A Nazi Travels to Palestine
Baron von Mildenstein and the S.S. support of Zionism in Germany from 1934-1936.
In the spring of 1933 four people gathered on a platform of Berlin’s railway station ready to board a train for Trieste, where they were to take a ship bounds for Palestine. What made this group unusual was the fact that it was composed of two couples, one Jewish, the other Nazi, only two months after Hitler’s appointment as Chancellor of the German Reich and his first legislation against non-Aryans. Yet the two couples were travelling with the sanction of both the Nazi (National Socialist German Workers) Party and the Zionist Federation of Germany. They were engaged in a mission whose invisible fellow-traveller ws the fate of German Jewry.
The Nazis boarding the train were Baron Leopold Itz von Mildenstein and his wife. Von Mildenstein was a member of both the Nazi party and of Hitler’s elite bodyguard, the S.S. His Jewish travelling companions were Kurt Tuchler, an official of the Zionist Federation of Germany, who was also accompanied by his wife.

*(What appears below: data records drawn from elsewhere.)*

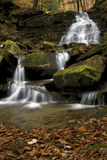 Waterfall. Moss covered waterfall in the forest Stock Photo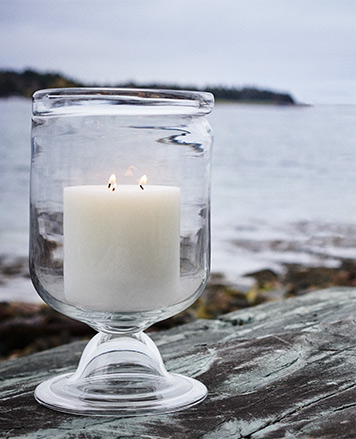 White candles in glass hurricanes near beach
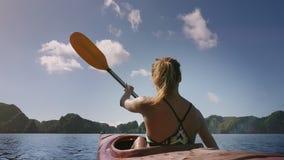 Kajak cercano de los remos de la muchacha de la opinión de la parte trasera a las islas en bahía metrajes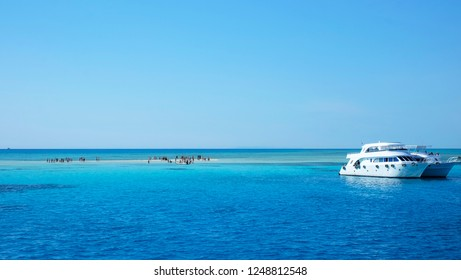 Landscape of the Red Sea. White yachts await tourists in the azure water of the Red sea, near a tiny white sandy island. Egypt, Sharm El Sheikh.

What had brought them together on this journey to Palestine was their common desire, motivated by radically different objectives, to make Germany ‘free of Jews’, or, as the Nazis put it, Judenrein . Where the National Socialists had not yet worked out a solution to ‘the Jewish question’, the Zionists, with their ambition to establish a Jewish homeland and their sponsorship of Jewish emigration to Palestine, had an answer. After the boycott of German Jews of April 1st, 1933, and the introduction of the non-Aryan legislation less than a week later, Hitler remained largely aloof from the Jewish question, and up until the Party orchestrated pogrom of November 9th-10th, 1938, there was no specific policy concerning its solution. This left the field of Jewish affairs wide open to officials like von Mildenstein to advance policies they thought might solve the problem of what to do with Germany's half-a-million Jews.